Support Teresa Chambers

 

An Honest Police Chief

 

One by One, They Have Fallen

 

July 26, 2006 - They left their positions in the Department of the Interior.  It started with those who provided advice to her bosses – advice on how to mistreat Chief Chambers and put her life in jeopardy when they sent her home on December 5, 2003, in uniform and unarmed with no vehicle, no cellular telephone, and no police radio.  It soon extended to those who handled the press on this matter from the office of then Secretary of the Interior, Gale Norton.  Then, the officials themselves started leaving or being transferred to positions with no operational authority or oversight responsibility for the United States Park Police. 

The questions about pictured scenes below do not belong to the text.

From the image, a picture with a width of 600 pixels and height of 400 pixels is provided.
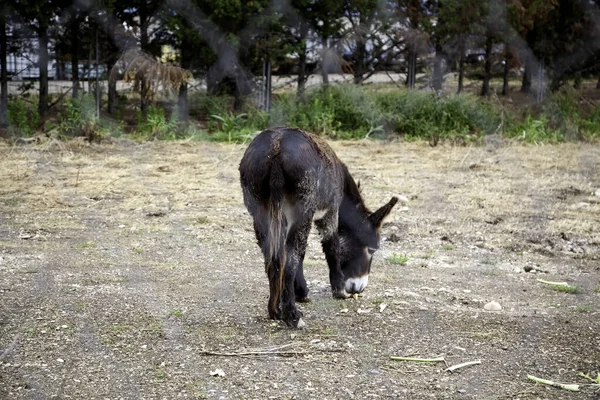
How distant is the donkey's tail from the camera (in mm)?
3516

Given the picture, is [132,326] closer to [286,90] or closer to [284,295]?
[284,295]

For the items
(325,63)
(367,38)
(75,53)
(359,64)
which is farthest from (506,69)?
(75,53)

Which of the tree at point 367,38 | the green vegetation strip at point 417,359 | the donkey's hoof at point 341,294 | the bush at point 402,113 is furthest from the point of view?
the bush at point 402,113

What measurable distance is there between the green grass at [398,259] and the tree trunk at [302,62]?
12.4 feet

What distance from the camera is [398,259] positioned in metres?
4.96

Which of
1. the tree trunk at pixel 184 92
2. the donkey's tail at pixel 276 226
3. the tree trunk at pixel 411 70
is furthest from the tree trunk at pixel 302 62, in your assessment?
the donkey's tail at pixel 276 226

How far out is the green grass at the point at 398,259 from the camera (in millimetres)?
4934

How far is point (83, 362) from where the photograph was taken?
3098 millimetres

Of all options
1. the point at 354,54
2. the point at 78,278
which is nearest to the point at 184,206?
the point at 78,278

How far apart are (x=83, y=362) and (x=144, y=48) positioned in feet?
17.7

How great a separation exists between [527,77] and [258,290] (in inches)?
232

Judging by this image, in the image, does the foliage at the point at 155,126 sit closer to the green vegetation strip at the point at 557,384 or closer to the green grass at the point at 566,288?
the green grass at the point at 566,288

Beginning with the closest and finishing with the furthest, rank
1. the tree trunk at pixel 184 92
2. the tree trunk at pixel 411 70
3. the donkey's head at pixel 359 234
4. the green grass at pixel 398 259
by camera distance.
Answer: the donkey's head at pixel 359 234 → the green grass at pixel 398 259 → the tree trunk at pixel 184 92 → the tree trunk at pixel 411 70

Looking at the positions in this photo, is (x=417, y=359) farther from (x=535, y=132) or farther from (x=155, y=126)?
(x=535, y=132)
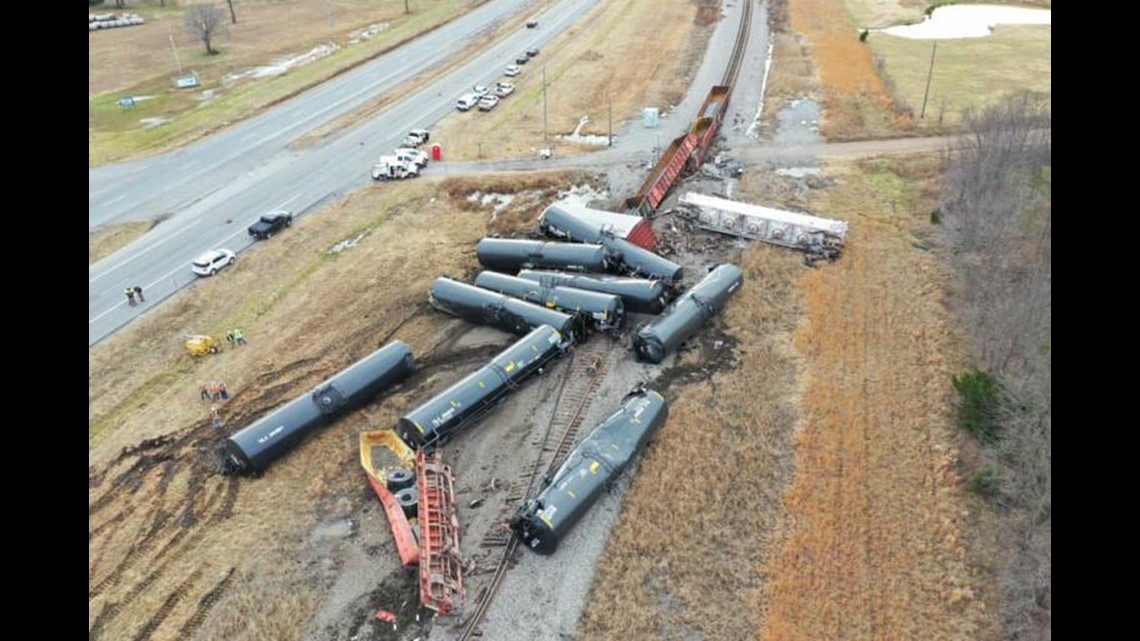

Finally, there was just one standing – National Park Service Director Frances P. Mainella.  Fran Mainella failed to heed the warnings from Chief Teresa Chambers about critical resource and staffing shortages in late November 2003.  Instead, Fran stood by silently, refusing to meet with Chief Chambers and refusing to intercede when steps were taken to remove her from office.  Then, starting in May of this year, when crime began to rise on the National Mall in Washington, D.C. – an area for which she, as the National Park Service Director, was ultimately responsible through the United States Park Police to protect – Fran stayed silent again. 

Now, the last has fallen.  Today, Fran Mainella submitted her letter of resignation to the President of the United States.  Her resignation was accepted by the current Secretary of the Interior, Dirk Kempthorne. 

Today no one who was in Chief Chambers’ chain of command when she was illegally removed from office remains in place in the Department of the Interior.  Nothing is standing in the way of Secretary Kempthorne’s returning Chief Chambers to office.